[Records from a dataset]
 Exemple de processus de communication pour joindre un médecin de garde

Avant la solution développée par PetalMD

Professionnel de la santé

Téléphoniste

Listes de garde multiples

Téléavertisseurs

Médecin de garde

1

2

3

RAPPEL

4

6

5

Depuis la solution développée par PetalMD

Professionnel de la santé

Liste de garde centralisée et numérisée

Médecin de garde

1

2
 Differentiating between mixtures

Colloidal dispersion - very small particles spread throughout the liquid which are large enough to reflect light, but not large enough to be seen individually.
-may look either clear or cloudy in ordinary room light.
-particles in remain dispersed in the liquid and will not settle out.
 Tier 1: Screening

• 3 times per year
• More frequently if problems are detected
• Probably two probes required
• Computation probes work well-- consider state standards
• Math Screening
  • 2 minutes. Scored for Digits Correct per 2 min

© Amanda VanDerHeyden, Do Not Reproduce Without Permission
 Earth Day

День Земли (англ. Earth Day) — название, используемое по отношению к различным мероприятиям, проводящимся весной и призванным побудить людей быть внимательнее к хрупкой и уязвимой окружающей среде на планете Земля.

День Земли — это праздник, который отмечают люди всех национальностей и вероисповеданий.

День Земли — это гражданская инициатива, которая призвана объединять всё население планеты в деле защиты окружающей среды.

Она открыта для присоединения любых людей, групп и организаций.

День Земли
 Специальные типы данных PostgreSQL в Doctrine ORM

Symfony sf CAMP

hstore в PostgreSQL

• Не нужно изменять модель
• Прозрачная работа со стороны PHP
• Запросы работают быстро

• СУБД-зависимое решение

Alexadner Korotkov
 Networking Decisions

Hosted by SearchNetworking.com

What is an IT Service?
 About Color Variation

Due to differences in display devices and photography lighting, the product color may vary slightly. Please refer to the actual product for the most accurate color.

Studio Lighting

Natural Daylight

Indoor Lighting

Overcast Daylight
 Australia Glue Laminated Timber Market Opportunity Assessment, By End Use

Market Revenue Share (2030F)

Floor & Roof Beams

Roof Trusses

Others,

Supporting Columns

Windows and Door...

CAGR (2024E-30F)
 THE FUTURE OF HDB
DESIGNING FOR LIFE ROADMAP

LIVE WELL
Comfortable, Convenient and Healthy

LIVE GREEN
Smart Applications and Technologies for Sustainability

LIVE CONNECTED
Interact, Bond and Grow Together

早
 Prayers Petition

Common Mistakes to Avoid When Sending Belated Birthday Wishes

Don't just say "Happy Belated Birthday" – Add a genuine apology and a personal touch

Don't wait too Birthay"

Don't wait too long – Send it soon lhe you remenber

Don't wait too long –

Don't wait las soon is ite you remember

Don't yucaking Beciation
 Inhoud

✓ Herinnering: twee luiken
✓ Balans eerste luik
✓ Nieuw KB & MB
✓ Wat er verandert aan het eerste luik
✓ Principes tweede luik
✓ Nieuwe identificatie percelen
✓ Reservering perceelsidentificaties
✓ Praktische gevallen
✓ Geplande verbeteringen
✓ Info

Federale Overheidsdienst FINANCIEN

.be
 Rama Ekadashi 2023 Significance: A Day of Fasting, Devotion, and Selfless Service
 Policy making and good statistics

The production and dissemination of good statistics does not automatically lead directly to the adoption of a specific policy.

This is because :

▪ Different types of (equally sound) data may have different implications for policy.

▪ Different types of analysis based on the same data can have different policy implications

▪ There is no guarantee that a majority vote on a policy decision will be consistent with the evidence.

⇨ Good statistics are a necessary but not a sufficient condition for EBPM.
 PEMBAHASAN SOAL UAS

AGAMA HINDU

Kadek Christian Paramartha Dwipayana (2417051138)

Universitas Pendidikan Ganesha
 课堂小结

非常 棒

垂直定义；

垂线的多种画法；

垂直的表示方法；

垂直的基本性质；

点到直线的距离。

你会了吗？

__Your task__: From the entries above, return each line with the word "will" in it.

__Reply to the exercise__:
-particles in remain dispersed in the liquid and will not settle out.
▪ There is no guarantee that a majority vote on a policy decision will be consistent with the evidence.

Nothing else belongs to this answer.